For the last several weeks I have been harping upon the 2108ES level as a determination point for the market. We need to see where the market stops over that level to be able to identify the micro count much more clearly.
Basically, the problem we now encounter is that the 2108ES region represents the 1.236 extension within a potential 3rd wave up. That is ordinarily where the wave (iii) of (3) would target. And as long as all pullbacks maintain over the .764 extension, we would expect the market to rally to the 1.618 extension, which, in our case, is the 2035ES region.
However, the market topped last week a little bit below the 1.236 extension, and then found support just over the .764 extension. The question is still open if that was enough for wave (iii) and (iv) of (3) or not. If so, we should now be on our way to AT LEAST the 2119ES level (1.382 extension), or, more appropriately, the 1.618 extension at 2035ES. As long as this pullback maintains over 2088ES, we have a nice set up in a wave 1-2 structure to point us to the 2035ES region next. Should we break below 2088ES, it does put some questions in my mind as to what is playing out in this region.

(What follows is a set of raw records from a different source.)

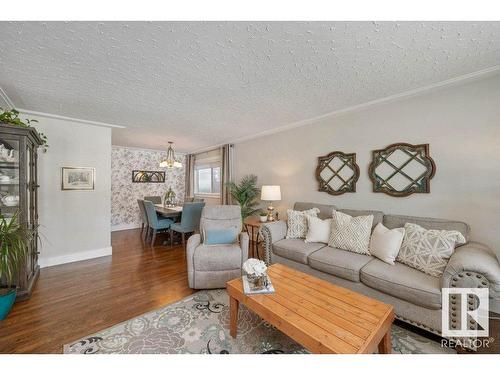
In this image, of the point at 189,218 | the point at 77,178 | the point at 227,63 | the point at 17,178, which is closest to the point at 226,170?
the point at 189,218

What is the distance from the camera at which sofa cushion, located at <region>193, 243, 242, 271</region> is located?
232 centimetres

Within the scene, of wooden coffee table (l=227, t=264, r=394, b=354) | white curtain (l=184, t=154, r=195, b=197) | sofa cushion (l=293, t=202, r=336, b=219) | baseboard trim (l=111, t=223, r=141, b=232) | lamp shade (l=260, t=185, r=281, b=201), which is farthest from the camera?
white curtain (l=184, t=154, r=195, b=197)

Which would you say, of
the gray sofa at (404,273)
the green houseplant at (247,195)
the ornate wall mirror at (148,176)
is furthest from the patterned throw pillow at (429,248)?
the ornate wall mirror at (148,176)

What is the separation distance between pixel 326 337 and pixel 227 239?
173 cm

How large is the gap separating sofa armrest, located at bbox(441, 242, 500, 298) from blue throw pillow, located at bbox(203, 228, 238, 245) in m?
2.06

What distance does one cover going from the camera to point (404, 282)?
1677 mm

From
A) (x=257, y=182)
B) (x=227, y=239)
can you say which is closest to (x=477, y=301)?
(x=227, y=239)

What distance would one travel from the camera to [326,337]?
1095mm

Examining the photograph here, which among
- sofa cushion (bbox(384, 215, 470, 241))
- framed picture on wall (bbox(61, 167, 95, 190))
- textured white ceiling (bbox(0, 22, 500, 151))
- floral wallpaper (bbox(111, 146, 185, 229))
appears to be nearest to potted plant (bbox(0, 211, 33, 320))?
framed picture on wall (bbox(61, 167, 95, 190))

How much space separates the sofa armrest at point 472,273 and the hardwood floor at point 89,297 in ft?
7.86

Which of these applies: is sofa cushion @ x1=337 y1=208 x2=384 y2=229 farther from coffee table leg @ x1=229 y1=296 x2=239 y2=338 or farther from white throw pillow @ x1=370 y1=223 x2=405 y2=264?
coffee table leg @ x1=229 y1=296 x2=239 y2=338

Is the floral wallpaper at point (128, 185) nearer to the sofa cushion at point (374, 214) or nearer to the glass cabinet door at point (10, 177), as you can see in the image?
the glass cabinet door at point (10, 177)
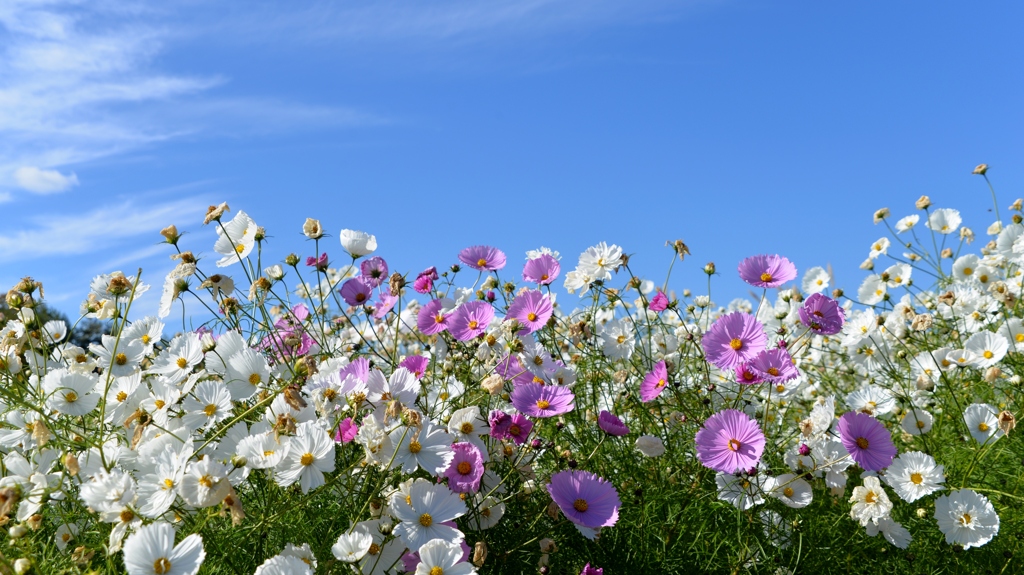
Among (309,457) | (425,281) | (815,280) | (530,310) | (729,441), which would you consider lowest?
(309,457)

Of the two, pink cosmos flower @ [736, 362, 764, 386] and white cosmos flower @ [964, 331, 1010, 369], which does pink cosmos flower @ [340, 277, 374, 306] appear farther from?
white cosmos flower @ [964, 331, 1010, 369]

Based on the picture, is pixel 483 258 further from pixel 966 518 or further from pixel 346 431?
pixel 966 518

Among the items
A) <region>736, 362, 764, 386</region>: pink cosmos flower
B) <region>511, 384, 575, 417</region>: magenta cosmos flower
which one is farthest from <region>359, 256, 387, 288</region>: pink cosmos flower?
<region>736, 362, 764, 386</region>: pink cosmos flower

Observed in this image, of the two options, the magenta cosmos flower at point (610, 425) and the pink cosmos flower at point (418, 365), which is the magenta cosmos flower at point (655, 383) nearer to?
the magenta cosmos flower at point (610, 425)

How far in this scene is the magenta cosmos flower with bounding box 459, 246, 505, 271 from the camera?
234cm

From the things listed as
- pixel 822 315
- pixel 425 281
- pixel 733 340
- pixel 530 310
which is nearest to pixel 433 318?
pixel 425 281

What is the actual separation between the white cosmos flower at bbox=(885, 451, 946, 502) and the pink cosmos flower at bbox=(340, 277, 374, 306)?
1390 mm

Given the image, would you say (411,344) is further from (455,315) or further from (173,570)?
(173,570)

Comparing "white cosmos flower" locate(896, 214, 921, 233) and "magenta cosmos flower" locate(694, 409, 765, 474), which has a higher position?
"white cosmos flower" locate(896, 214, 921, 233)

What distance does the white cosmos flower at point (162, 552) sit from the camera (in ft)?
4.05

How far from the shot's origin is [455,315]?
2.06 metres

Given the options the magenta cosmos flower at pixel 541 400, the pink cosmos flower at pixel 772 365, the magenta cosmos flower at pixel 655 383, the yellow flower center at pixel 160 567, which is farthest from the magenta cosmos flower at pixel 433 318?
the yellow flower center at pixel 160 567

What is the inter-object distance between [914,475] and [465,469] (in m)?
1.14

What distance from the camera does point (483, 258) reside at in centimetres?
236
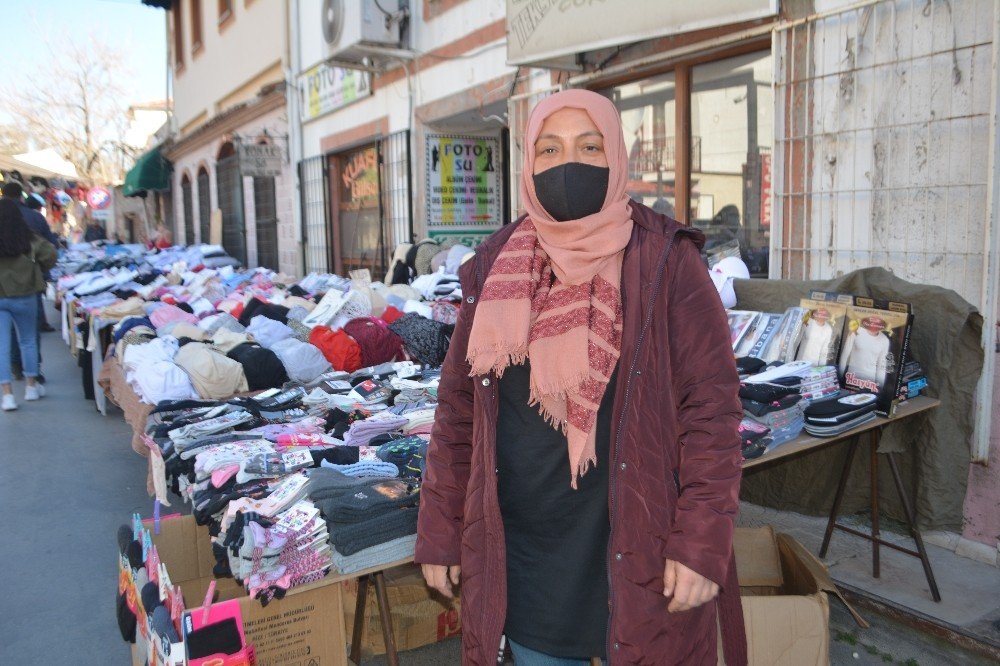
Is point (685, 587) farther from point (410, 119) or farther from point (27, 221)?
point (27, 221)

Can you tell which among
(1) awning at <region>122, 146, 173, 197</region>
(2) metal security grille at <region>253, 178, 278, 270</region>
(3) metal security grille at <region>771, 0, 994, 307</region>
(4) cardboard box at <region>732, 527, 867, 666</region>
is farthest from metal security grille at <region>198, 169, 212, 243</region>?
(4) cardboard box at <region>732, 527, 867, 666</region>

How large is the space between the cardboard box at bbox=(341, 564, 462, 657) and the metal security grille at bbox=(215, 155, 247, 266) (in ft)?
42.7

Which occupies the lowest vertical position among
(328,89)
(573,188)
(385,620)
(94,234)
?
(385,620)

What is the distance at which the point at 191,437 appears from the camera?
350 centimetres

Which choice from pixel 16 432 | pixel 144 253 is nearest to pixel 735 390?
pixel 16 432

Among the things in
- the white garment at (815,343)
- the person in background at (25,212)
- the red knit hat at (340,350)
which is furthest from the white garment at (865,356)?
the person in background at (25,212)

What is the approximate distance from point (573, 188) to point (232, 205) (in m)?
15.6

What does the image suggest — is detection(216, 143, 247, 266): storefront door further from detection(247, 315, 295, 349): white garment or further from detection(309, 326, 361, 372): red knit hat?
detection(309, 326, 361, 372): red knit hat

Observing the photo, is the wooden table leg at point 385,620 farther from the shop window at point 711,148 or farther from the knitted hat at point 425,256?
the knitted hat at point 425,256

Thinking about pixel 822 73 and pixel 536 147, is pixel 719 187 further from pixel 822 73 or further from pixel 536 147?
pixel 536 147

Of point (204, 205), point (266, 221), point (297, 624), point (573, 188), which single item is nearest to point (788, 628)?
point (297, 624)

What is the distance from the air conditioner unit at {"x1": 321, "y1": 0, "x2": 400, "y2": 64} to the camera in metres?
8.23

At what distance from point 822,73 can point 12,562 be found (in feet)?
17.6

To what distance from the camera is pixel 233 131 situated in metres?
14.8
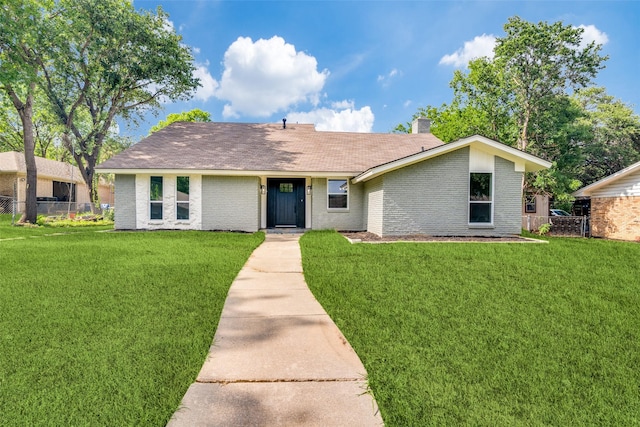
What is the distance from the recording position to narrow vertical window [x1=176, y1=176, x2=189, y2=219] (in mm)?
13336

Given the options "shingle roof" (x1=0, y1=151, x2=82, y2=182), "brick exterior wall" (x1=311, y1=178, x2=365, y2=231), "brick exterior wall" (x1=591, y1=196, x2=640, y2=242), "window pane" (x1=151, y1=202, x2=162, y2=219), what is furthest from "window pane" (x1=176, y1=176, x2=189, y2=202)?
"brick exterior wall" (x1=591, y1=196, x2=640, y2=242)

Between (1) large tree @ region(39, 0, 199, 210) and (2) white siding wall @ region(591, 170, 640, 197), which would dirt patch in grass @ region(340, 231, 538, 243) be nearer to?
(2) white siding wall @ region(591, 170, 640, 197)

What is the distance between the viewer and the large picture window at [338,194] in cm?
1419

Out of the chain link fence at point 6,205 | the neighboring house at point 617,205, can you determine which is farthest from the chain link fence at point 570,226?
the chain link fence at point 6,205

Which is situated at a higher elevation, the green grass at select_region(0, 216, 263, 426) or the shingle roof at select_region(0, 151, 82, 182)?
the shingle roof at select_region(0, 151, 82, 182)

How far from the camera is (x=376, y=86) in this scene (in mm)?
22000

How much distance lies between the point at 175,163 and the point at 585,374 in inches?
536

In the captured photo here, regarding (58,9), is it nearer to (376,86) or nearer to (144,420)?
(376,86)

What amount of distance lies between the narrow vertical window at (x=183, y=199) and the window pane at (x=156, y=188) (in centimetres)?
69

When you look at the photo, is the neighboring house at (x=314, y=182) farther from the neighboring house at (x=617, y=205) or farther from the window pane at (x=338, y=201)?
the neighboring house at (x=617, y=205)

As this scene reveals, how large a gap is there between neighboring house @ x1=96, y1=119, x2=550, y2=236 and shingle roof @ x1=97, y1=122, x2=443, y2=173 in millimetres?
44

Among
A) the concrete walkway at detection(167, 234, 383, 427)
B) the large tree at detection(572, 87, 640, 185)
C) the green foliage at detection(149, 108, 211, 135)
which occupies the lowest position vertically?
the concrete walkway at detection(167, 234, 383, 427)

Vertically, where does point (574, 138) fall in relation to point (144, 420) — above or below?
above

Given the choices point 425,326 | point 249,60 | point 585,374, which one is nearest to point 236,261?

And, as noted over the weekend, as long as we remain over 1980ES (which I can even extend slightly lower to the .764 extension at 1975ES), we should continue looking higher to complete wave i of 3 in the 2150ES region. The only difference is that this may push us out to the next Bradley turn date, which is around the 13th of March. But, that does seem like a bit too much time to complete this structure. I guess the question will depend on how much more this market wants to slow down. And, the interesting thing about this is that would allow the market to top in wave i of 3 at one Bradley date, and then bottom in wave ii of 3 at the next Bradley date. Something to strongly consider.